[Pada usia 18 tahun, di antara para murid muda Sekte Gunung Shu yang memulai perjalanan pengalaman kultivasi, Lin Qingzhi telah mencapai tingkat kelima Alam Inti Emas.]
[Pada usia 19 tahun, tim Gunung Shu tempat Lin Qingzhi bergabung menyelesaikan misi pelatihan mereka. Namun, dalam perjalanan kembali ke Gunung Shu, mereka disergap oleh murid-murid Sekte Iblis.]
[Sebagian besar murid Gunung Shu terbunuh. Lin Qingzhi memperlihatkan kekuatan sejatinya dan, setelah pertarungan sengit, berhasil menyelamatkan dua murid Gunung Shu.]
[Tak lama kemudian, seorang Penatua Sekte Iblis tiba, melacak mereka melalui bau darah.

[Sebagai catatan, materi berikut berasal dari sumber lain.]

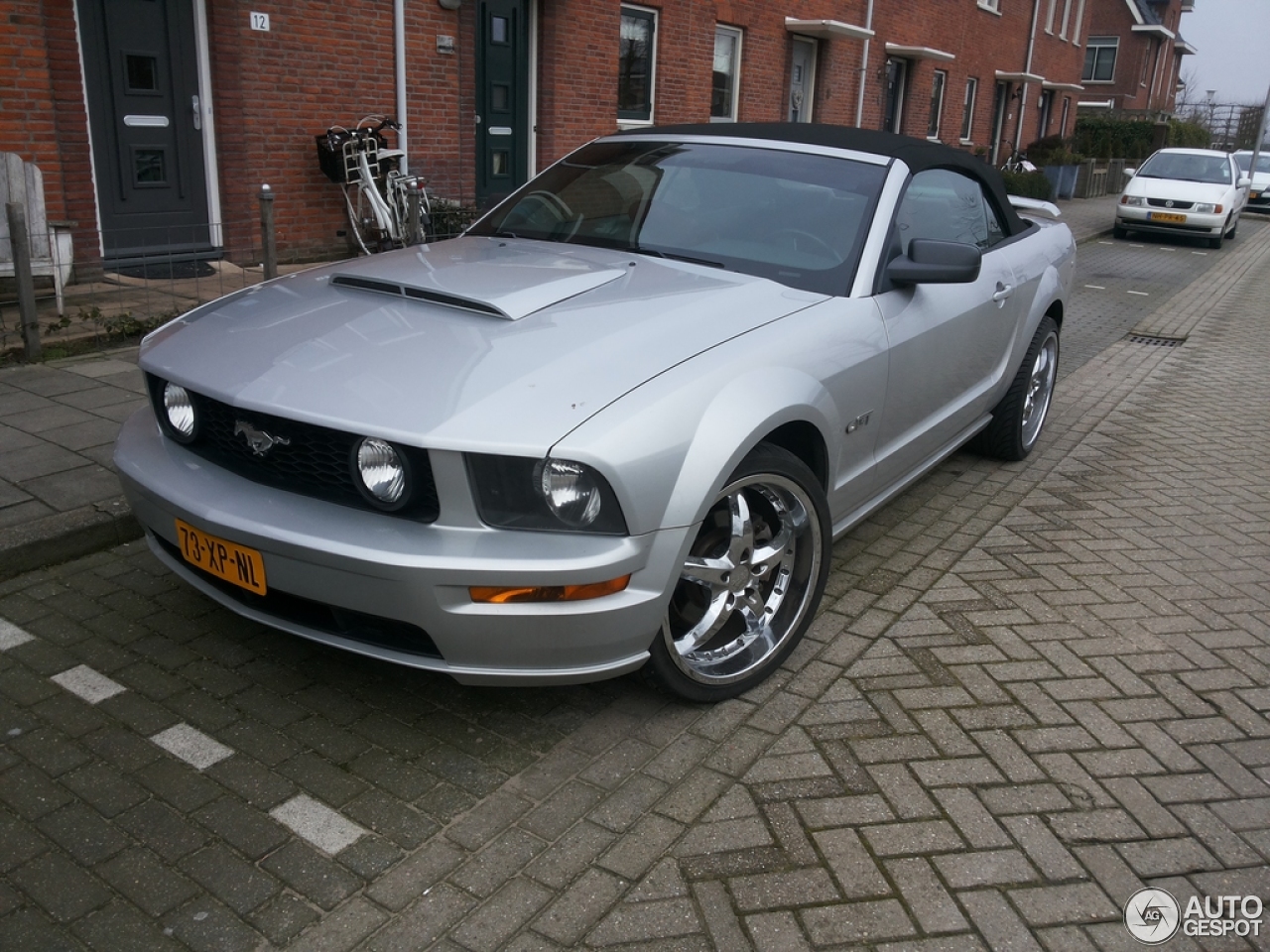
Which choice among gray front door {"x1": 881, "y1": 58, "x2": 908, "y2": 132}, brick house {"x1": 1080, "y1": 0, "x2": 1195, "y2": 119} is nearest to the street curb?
gray front door {"x1": 881, "y1": 58, "x2": 908, "y2": 132}

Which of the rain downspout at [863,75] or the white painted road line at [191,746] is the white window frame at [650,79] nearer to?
the rain downspout at [863,75]

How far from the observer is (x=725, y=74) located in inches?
626

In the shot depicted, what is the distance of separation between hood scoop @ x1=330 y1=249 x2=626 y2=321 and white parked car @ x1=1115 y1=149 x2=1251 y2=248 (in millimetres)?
17175

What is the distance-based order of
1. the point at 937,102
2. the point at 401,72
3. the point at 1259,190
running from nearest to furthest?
the point at 401,72, the point at 937,102, the point at 1259,190

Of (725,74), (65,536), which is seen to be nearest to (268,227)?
(65,536)

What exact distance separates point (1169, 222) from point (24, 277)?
687 inches

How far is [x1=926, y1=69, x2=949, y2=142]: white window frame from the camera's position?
23.3 meters

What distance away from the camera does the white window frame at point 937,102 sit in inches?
916

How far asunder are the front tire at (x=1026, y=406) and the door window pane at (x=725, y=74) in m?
10.5

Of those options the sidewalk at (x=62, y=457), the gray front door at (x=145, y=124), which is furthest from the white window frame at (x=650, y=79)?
the sidewalk at (x=62, y=457)

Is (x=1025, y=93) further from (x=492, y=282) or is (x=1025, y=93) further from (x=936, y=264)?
(x=492, y=282)

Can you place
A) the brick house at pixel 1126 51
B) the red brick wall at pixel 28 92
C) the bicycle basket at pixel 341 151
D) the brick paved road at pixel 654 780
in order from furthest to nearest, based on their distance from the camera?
the brick house at pixel 1126 51 < the bicycle basket at pixel 341 151 < the red brick wall at pixel 28 92 < the brick paved road at pixel 654 780

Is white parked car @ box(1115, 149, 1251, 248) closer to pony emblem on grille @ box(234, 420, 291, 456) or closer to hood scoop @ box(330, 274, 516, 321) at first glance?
hood scoop @ box(330, 274, 516, 321)

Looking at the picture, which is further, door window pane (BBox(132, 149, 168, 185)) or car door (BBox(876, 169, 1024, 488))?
door window pane (BBox(132, 149, 168, 185))
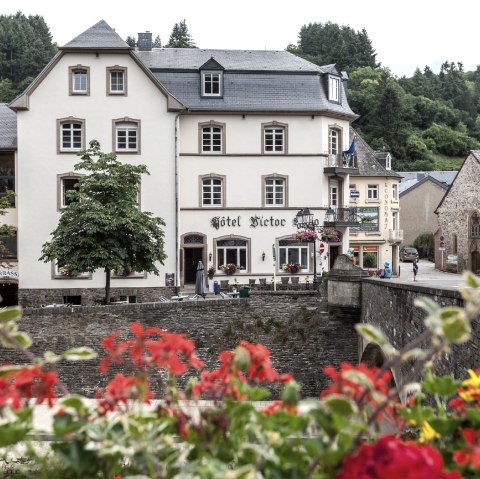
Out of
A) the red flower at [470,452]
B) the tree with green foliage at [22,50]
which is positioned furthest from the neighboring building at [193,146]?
the tree with green foliage at [22,50]

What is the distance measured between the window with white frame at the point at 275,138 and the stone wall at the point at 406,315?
412 inches

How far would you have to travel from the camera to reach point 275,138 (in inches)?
1231

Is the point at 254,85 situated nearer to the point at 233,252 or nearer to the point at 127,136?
the point at 127,136

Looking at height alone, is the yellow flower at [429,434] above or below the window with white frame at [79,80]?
below

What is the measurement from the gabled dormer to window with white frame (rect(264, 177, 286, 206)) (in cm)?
415

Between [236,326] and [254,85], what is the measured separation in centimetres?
1163

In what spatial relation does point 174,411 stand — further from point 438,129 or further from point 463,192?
point 438,129

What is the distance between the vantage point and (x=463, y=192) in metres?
47.4

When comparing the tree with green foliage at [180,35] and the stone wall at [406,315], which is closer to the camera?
the stone wall at [406,315]

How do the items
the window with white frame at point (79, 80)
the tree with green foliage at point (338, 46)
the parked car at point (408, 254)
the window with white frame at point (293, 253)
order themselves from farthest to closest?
the tree with green foliage at point (338, 46) → the parked car at point (408, 254) → the window with white frame at point (293, 253) → the window with white frame at point (79, 80)

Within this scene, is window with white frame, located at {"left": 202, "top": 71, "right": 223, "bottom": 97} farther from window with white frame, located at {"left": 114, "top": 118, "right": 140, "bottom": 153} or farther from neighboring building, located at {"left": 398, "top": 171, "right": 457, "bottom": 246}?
neighboring building, located at {"left": 398, "top": 171, "right": 457, "bottom": 246}

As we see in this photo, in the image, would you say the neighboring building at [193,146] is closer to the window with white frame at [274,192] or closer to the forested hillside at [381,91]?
the window with white frame at [274,192]

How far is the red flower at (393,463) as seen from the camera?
217cm

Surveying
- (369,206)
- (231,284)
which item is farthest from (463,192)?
(231,284)
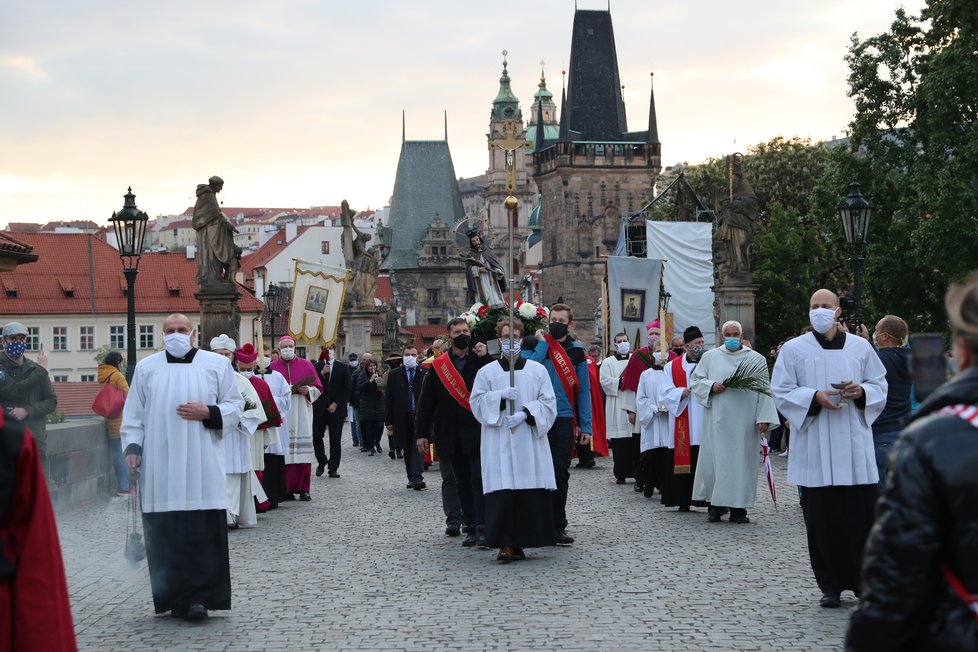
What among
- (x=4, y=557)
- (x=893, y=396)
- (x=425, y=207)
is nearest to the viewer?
(x=4, y=557)

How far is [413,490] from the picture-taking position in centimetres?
1998

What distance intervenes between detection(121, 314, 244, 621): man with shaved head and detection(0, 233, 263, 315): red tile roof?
70153mm

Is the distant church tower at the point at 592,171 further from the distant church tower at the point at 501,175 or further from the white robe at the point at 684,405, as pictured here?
the white robe at the point at 684,405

Lin Qingzhi bukan tandingannya dan tewas di tangan Penatua Sekte Iblis.]
[Lin Qingzhi, meninggal dunia.]
[Simulasi berakhir.]
“……”
Lu Changsheng melihat bahwa murid utamanya, yang baru berusia 19 tahun, telah terbunuh oleh seorang Penatua Sekte Iblis.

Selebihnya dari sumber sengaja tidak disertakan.